Monday, 19 December 2011

It goes on.... and on


Did The Fed Quietly Bail Out A Bank On Tuesday?


17 December, 2011


Over the past month we have been closely documenting a major funding squeeze in the all important shadow economy - the "synthetic liquidity" conduit which far more than traditional sources of cash, has become all important for proper bank functioning over the past decade.

Courtesy of adverse development in Europe, one by one various components of this unregulated funding scheme have become frozen necessitating the first of many central bank interventions on November 30 to provide liquidity to global banks, primarily to offset such shadow conduits as locked up commercial paper, repo and money markets. 

Logically, as noted over a week ago, European banks scrambled to obtain cheap dollars by borrowing over $50 billion from the Fed, and plug dollar shortfalls.
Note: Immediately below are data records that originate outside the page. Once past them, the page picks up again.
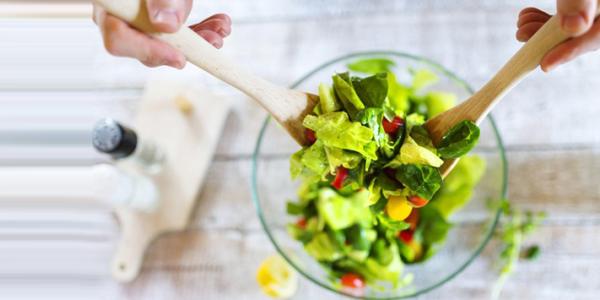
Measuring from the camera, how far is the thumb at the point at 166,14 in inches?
24.8

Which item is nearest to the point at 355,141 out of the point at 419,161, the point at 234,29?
the point at 419,161

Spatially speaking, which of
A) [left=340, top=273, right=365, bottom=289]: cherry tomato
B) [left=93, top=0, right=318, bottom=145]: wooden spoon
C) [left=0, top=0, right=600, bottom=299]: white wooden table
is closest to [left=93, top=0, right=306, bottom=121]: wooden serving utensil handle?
[left=93, top=0, right=318, bottom=145]: wooden spoon

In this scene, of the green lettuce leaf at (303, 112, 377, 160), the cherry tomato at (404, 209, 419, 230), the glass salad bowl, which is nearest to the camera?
the green lettuce leaf at (303, 112, 377, 160)

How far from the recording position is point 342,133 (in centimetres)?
76

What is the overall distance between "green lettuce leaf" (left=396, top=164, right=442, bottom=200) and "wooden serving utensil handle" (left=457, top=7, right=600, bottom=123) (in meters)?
0.10

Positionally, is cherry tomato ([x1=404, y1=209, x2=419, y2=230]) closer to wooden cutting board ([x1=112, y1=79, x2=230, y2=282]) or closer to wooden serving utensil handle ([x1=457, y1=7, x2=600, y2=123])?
wooden serving utensil handle ([x1=457, y1=7, x2=600, y2=123])

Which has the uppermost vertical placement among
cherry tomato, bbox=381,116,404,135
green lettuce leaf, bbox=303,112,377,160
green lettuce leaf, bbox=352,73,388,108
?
green lettuce leaf, bbox=352,73,388,108

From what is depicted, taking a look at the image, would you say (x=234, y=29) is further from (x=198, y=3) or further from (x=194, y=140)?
(x=194, y=140)

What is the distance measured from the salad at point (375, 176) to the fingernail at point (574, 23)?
18cm

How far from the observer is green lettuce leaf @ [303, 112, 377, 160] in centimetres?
75

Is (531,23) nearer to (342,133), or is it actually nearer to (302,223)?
(342,133)

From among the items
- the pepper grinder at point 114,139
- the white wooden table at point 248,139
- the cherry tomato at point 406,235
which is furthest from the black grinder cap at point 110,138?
the cherry tomato at point 406,235

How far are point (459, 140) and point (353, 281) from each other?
446 millimetres

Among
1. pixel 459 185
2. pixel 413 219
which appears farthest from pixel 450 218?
pixel 413 219
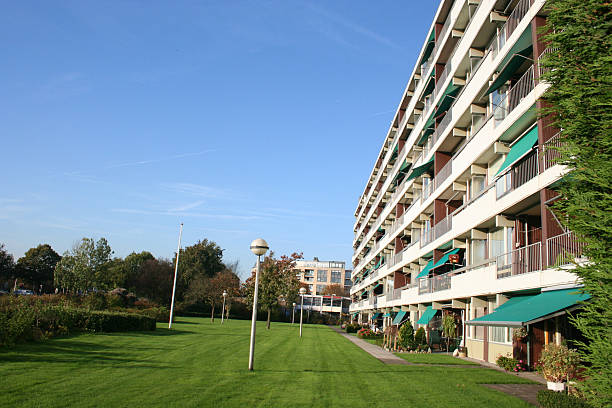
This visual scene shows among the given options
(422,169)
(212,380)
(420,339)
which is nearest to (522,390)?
(212,380)

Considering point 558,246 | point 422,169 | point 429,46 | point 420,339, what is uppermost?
point 429,46

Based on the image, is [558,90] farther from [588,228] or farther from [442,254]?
[442,254]

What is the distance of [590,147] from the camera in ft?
27.6

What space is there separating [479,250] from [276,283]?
30.1 metres

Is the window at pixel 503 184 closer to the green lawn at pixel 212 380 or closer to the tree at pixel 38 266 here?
the green lawn at pixel 212 380

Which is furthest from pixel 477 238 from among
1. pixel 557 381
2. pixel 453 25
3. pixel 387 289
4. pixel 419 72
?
pixel 387 289

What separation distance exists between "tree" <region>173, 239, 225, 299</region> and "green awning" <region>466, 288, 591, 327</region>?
262 ft

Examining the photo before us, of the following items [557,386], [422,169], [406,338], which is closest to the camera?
[557,386]

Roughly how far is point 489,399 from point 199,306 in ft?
249

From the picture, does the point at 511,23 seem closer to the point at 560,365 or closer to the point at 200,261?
the point at 560,365

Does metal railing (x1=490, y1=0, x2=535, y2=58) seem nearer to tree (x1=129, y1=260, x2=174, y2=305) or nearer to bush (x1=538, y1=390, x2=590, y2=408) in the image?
bush (x1=538, y1=390, x2=590, y2=408)

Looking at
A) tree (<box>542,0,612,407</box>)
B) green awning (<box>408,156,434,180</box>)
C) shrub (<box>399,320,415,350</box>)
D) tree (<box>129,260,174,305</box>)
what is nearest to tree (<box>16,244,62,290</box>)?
tree (<box>129,260,174,305</box>)

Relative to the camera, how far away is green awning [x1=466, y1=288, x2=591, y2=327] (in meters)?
13.4

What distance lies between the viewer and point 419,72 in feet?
140
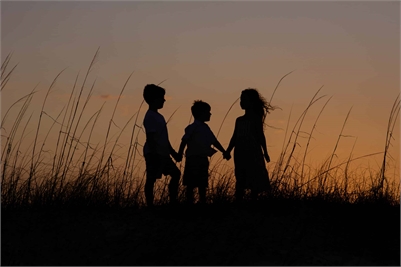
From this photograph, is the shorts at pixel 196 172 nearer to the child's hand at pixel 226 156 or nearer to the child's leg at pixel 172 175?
the child's leg at pixel 172 175

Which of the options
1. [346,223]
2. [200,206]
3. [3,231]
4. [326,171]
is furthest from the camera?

Yet as all band aid measures designed to offset a broken liquidity equilibrium fail eventually, 

it was only a matter of time before we saw a direct bail out by the Fed of one or more banks in the aftermath of the November 30 global "bail out." 
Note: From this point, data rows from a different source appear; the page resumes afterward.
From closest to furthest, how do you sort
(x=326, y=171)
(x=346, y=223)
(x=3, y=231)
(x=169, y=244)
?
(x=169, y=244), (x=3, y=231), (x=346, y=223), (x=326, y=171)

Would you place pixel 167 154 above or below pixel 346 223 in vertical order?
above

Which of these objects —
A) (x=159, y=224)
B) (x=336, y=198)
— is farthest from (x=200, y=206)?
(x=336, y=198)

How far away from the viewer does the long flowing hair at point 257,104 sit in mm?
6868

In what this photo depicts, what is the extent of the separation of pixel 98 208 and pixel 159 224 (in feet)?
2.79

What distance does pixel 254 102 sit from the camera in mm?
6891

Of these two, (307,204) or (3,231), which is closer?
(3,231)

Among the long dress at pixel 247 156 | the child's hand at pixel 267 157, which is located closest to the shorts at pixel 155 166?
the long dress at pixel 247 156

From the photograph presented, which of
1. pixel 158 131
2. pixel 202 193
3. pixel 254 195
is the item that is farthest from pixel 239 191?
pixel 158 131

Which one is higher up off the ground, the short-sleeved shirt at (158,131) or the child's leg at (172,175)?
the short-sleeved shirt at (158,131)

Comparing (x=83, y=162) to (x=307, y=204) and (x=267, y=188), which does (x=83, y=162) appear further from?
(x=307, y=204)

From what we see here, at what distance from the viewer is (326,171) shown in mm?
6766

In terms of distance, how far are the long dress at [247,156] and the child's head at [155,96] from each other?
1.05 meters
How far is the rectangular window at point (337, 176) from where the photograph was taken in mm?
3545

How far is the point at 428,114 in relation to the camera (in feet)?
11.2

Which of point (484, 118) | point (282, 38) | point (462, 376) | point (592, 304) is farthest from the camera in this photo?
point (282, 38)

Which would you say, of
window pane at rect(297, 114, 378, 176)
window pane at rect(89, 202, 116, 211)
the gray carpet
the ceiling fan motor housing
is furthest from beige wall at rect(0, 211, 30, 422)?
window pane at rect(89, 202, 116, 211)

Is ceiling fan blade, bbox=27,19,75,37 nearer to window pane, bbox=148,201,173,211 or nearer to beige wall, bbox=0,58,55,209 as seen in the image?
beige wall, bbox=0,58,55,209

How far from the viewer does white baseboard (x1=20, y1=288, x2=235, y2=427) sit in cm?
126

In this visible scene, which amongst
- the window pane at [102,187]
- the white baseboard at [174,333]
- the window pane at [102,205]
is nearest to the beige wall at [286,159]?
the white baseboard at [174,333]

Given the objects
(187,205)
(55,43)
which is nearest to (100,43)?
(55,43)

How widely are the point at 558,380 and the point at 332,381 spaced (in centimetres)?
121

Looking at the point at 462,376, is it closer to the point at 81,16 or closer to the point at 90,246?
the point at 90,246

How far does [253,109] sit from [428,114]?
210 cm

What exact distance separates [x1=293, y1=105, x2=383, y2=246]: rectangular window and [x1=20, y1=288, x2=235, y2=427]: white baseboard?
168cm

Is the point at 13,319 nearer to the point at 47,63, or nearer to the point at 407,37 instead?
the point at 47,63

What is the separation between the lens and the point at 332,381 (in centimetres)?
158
Sure enough, we have our first clue that "something" happened in the week ending Wednesday December 14 that involved an upgrade of the Fed's indirect (and thus untargeted) bailout of global banks, to a focused, and very much targeted rescue of one (or more) banks. 

And with some additional diligence, it may be possible to narrow down the date of an actual bank bailout: Tuesday, December 13.